I've been frustrated for the last month or so, because I've got 5 or 6 pounds to lose that just don't seem to be going anywhere. I managed to make it through the deadly holiday stretch from Thanksgiving through Christmas in 2011 without gaining an ounce, and I guess having that success lulled me into a false sense of security. "I work out almost every day," I told myself, "so it looks like now I can occasionally indulge in a Hershey's Bliss milk chocolate square--or 2 or 3 or 8--without gaining weight. How marvelous!" As long as I stayed true to my Turbo Jam work-outs, I reasoned, I didn't have to give up bread and butter and desserts. Whew! That was good to know.
I accompanied my husband to Nice in December and Amsterdam in January, sitting in business class there and back on both trips, and felt confident that I could enjoy the cornucopia of high-calorie gourmet business class offerings without putting on any weight. I was the gal who'd survived the holidays without gaining an ounce, remember? I was bulletproof! "Would you like an enormous, warmed chocolate-chocolate chip cookie?" the flight attendant asked in the middle of the night (and this after a four-course dinner only hours earlier): "Don't mind if I do!" I enthusiastically replied.
Suddenly, though, to my chagrin I found that when I returned from that Amstedam trip, I was 4 pounds heavier. "Well," I thought, "that'll surely fall off now that I'm back home, eating the way I usually do and working out daily." WRONG! I have a question for all of you fellow 50-something women out there: do you find that it's a lot harder to stay slim now than it was even 10 years ago? And if that's so, then it's just biological, right? And really not our fault?

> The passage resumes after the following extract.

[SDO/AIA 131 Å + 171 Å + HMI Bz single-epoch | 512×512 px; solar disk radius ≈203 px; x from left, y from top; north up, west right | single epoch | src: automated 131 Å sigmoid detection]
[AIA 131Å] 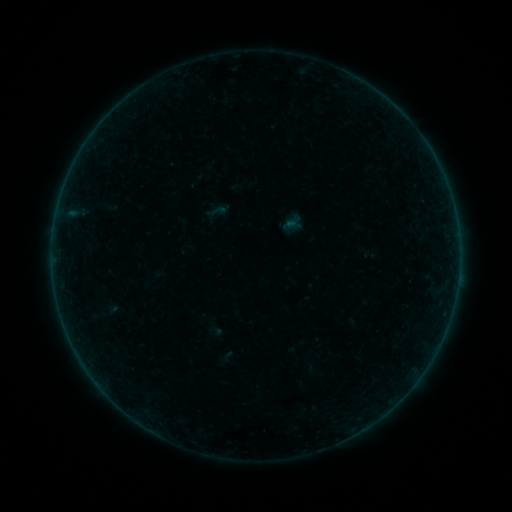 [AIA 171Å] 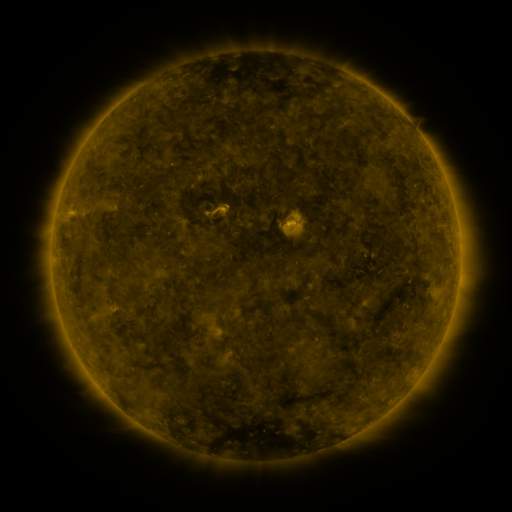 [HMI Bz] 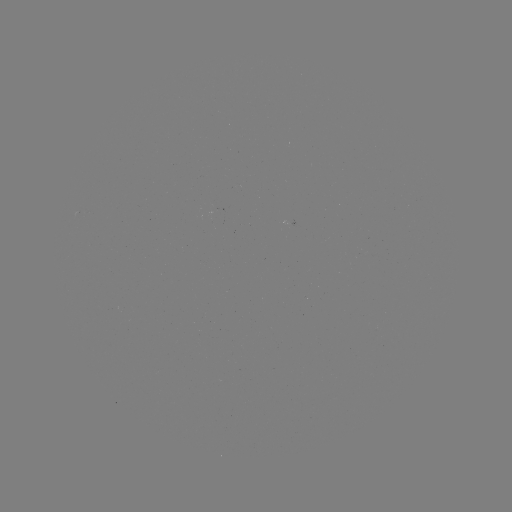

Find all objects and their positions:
sigmoid: (217, 211)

Of course, if I'm being honest, I have to admit that I haven't been as vigilant about watching my diet as I was before the 2011 holiday season. And it's really hard right now, you understand, because I gave up diet sodas for Lent, and they're my go-to non-caloric oral fixation. (And the sun was in my eyes, and I tripped on a rock...and it's not my fault! I had to eat those crackers and cheese!)
I think I just like food too much.
I've blogged before about the wisdom of that utterly lovable "silly old bear," Winnie the Pooh ("Wise Words from WTP," Feb. 28, 2012). Well, here's another quote from A. A. Milne's "bear of little brain," with whom I feel a certain bond:
"When you wake up in the morning, Pooh," said Piglet at last, "what's the first thing you say to yourself?"
"What's for breakfast?" said Pooh. "What do you say, Piglet?"
"I say, I wonder what's going to happen exciting today?" said Piglet.
Pooh nodded thoughtfully. "It's the same thing," he said.
I love that bear. And I think A. A. Milne was a genius.